There is also much doubt about many other ethnicities not relying on the HbA1c as some significant variances have been proven. Some in the medical profession are openly stating that the A1C test needs to be standardized for each ethnic group

The review of research between 1990 and 2014 included studies which had at least one measurement of HbA1c and glucose, and at least one index of anemia involving non-pregnant adults not diagnosed with diabetes. The authors identified 12 studies suitable for inclusion, the majority of which focused on iron deficiency anemia and, in general, demonstrated that the presence of iron deficiency with or without anemia led to an increase in HbA1c values compared with controls, with no corresponding rise in blood glucose, thus rendering any diagnosis of diabetes in such individuals unreliable without further tests.

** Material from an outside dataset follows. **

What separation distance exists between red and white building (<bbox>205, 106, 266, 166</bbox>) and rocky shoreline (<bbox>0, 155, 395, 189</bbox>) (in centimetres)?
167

Calling for more research in view of the relatively small number of studies they were able to include in their review, the authors conclude: "The key questions that are still to be answered are whether anemia and red blood cell abnormalities will have a significant impact on the diagnosis of diabetes using HbA1c in the general population--something that is now widely performed."”

Until the ADA realizes these deficiencies in the HbA1c, some people will be diagnosed with type 2 diabetes that do not have diabetes. Others will not be diagnosed when in fact they may have type 2 diabetes. The ADA belief that one-size-fits-all approach to diabetes may someday be a liability that the ADA can no longer afford.